6. Auto-generate Captions → Manual Cleanup

Method 1: WD Tagger (built into kohya_ss)

  1. In kohya_ss, Utilities tab → “WD14 Captioning”
  2. Select the image folder
  3. Run → .txt files are generated per image
  4. Manually edit:
    • Add the trigger word to the beginning
    • Normalize character-specific feature tags
    • Remove unnecessary tags

Method 2: BooruDatasetTagManager

Workflow

  1. Auto-generate with WD Tagger (~5 minutes)
  2. Open in BooruDatasetTagManager
  3. Add the trigger word to all images at once
  4. Normalize character-specific tags (hair color, eye color)
  5. Fix obviously wrong tags
  6. Save

7. On Image Sizes

If the originals are large (e.g., 2800x2800), no need to resize.

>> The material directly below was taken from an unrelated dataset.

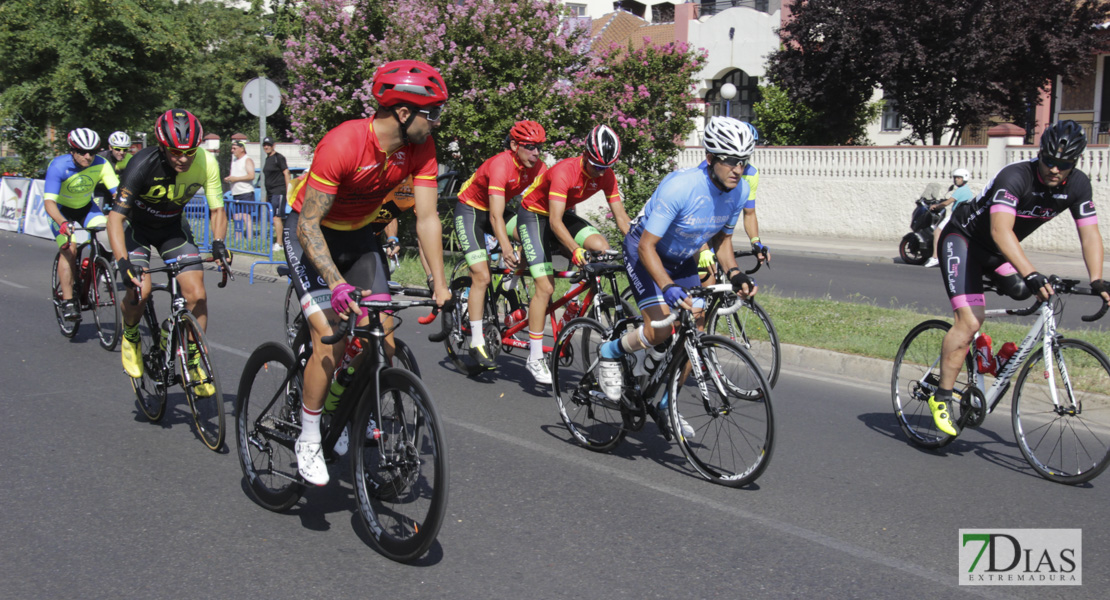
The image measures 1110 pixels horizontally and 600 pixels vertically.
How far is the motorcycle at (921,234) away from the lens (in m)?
18.4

If you enable enable_bucket in kohya_ss, you can train with variable sizes as-is.

Settings:
- enable_bucket: ON
- resolution: 512
- bucket_no_upscale: ON

8. Launch

cd D:\AI\kohya_ss
.\gui.bat

Open http://127.0.0.1:7860 in your browser.


9. Training Settings for 6 GB VRAM

ItemValue
Network Rank (Dim)32–64
Network Alpha16–32
Batch Size1
Resolution512
Epocharound 5 (adjust after checking)
Learning Rate1e-4
OptimizerAdaFactor or Lion
Mixed Precisionfp16
Gradient Checkpointing✓ ON
Cache Latents✓ ON
enable_bucket✓ ON
bucket_no_upscale✓ ON

About epochs: Don’t start with 10. First run 5 and inspect the outputs. If it’s not enough, run more. With more images × repeats, overfitting happens more easily, so start conservative.

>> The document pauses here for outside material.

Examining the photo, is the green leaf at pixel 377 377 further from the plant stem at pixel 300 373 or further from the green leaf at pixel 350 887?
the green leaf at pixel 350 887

10. Training Data Guidelines

ImagesResult
10–20Bare minimum; tends to overfit to specific poses
30–50Practical
50–100Very good
100+More than enough

Qualities of a good dataset

  • Variety of expressions
  • Variety of outfits
  • Variety of compositions (front, side, diagonal)
  • Variety of backgrounds
  • Stable line quality
  • Include a few full-body shots
  • Include a few close-up face shots

11. Handling 3‑view sheets

If you include a 3‑view sheet as-is, it will also learn the “3‑view layout”.

Fix: split and use individually

Cut out front/side/back and include them as separate images.

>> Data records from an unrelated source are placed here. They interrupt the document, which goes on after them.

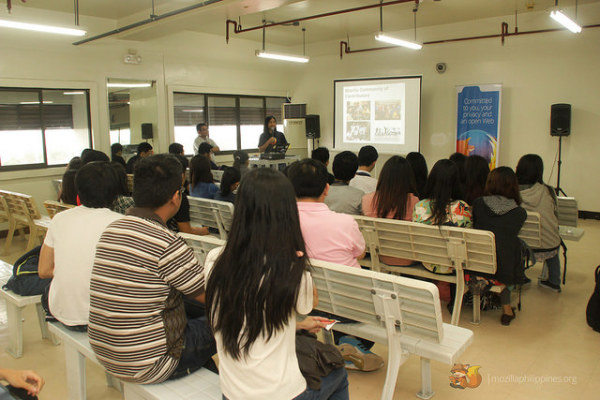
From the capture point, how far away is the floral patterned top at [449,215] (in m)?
3.19

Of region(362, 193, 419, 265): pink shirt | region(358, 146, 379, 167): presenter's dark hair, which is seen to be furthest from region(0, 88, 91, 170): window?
region(362, 193, 419, 265): pink shirt

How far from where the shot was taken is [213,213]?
429 cm

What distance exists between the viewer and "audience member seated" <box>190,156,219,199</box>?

  • Learns the character traits
  • Doesn’t learn the 3‑view layout
  • Effectively adds three images’ worth of data

12. Training Time Estimate

RTX 3060 Laptop / 100 images / SD1.5 base:

  • About 1–2 hours to finish

Troubleshooting

CUDA out of memory

  • Lower Batch Size to 1
  • Turn ON Gradient Checkpointing
  • Lower Network Dim to 32

Loss becomes NaN

  • Lower the Learning Rate (e.g., 5e-5)
  • Change Mixed Precision to bf16

Outputs look blurry

  • Undertrained → increase epochs
  • Raise Network Dim (64–128)

Character doesn’t show up

  • Forgot to include the trigger word in the prompt
  • Mismatch between the training trigger word and the prompt

Closing

I expect the M4 Pro to arrive sometime next year—when it does, I’ll ask for a higher spec. Hopefully I can write the second part then.